INSTRUCTIONS TO FOLLOW
Rewrite the material below with every "grass lawn" changed to "lawn" and nothing else altered, leaving out the pictures.

▼

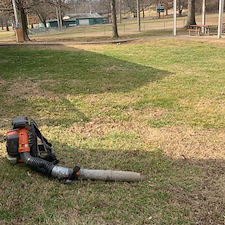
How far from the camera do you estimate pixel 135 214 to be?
3115 millimetres

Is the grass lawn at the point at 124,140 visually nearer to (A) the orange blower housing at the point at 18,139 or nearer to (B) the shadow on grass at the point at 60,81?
(B) the shadow on grass at the point at 60,81

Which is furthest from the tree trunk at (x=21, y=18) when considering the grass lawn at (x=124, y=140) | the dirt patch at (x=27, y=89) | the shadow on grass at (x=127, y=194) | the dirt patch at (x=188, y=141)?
the shadow on grass at (x=127, y=194)

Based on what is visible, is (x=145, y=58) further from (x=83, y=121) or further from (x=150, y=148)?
(x=150, y=148)

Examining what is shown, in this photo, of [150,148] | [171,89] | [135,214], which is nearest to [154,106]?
[171,89]

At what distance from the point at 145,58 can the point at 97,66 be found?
2762mm

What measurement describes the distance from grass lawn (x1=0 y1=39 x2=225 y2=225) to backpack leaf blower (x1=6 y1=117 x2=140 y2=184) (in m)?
0.10

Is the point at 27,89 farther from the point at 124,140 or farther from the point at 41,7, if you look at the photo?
the point at 41,7

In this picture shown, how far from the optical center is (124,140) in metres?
5.06

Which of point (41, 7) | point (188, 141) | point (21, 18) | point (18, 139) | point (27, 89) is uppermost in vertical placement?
point (41, 7)

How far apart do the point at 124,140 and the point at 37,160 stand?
67.2 inches

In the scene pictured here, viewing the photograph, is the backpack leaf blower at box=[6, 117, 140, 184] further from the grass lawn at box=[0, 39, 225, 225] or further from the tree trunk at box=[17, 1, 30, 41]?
the tree trunk at box=[17, 1, 30, 41]

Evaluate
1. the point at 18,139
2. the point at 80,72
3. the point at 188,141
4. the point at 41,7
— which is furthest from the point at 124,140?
the point at 41,7

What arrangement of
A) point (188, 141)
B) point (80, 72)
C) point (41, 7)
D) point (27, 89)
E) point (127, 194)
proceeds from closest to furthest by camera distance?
1. point (127, 194)
2. point (188, 141)
3. point (27, 89)
4. point (80, 72)
5. point (41, 7)

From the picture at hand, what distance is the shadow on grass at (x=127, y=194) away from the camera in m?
3.08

▲

COMPLETE ANSWER
How far from the camera do you estimate pixel 135 214 to be?
3115 millimetres

Is the lawn at the point at 124,140 visually nearer to (A) the orange blower housing at the point at 18,139 or nearer to (B) the shadow on grass at the point at 60,81?
(B) the shadow on grass at the point at 60,81

Which is furthest from the tree trunk at (x=21, y=18) when considering the lawn at (x=124, y=140) | the dirt patch at (x=27, y=89) | the shadow on grass at (x=127, y=194) | the dirt patch at (x=188, y=141)?
the shadow on grass at (x=127, y=194)

Based on what is visible, is (x=145, y=58) further from (x=83, y=121) or further from (x=150, y=148)?
(x=150, y=148)

Examining what is shown, in this photo, of [150,148] | [171,89] | [135,214], which is nearest to [154,106]?
[171,89]

At what distance from the point at 145,58 can the point at 97,66 be found?
2762mm

What measurement describes the distance from lawn (x1=0 y1=39 x2=225 y2=225) to backpack leaf blower (x1=6 y1=117 x2=140 y2=184) (in m)?
0.10

Is the point at 27,89 farther from the point at 124,140 or farther from the point at 41,7, if you look at the photo?
the point at 41,7

In this picture shown, how far from the optical center is (124,140) in metres?
5.06

Which of point (41, 7) | point (188, 141) | point (21, 18) | point (18, 139) | point (27, 89) is uppermost in vertical placement?
point (41, 7)

How far apart do the point at 124,140 and the point at 37,160 stand?
67.2 inches

In the scene pictured here, viewing the photograph, is the backpack leaf blower at box=[6, 117, 140, 184] further from the lawn at box=[0, 39, 225, 225] or further from the tree trunk at box=[17, 1, 30, 41]?
the tree trunk at box=[17, 1, 30, 41]

Evaluate
1. the point at 18,139
2. the point at 80,72
3. the point at 188,141
4. the point at 41,7
— which is furthest from the point at 124,140?
the point at 41,7

What arrangement of
A) point (188, 141)
B) point (80, 72)
C) point (41, 7)
D) point (27, 89)
E) point (127, 194)
proceeds from closest to furthest by camera distance?
1. point (127, 194)
2. point (188, 141)
3. point (27, 89)
4. point (80, 72)
5. point (41, 7)

From the picture at hand, what distance is the shadow on grass at (x=127, y=194) away from the camera in m?
3.08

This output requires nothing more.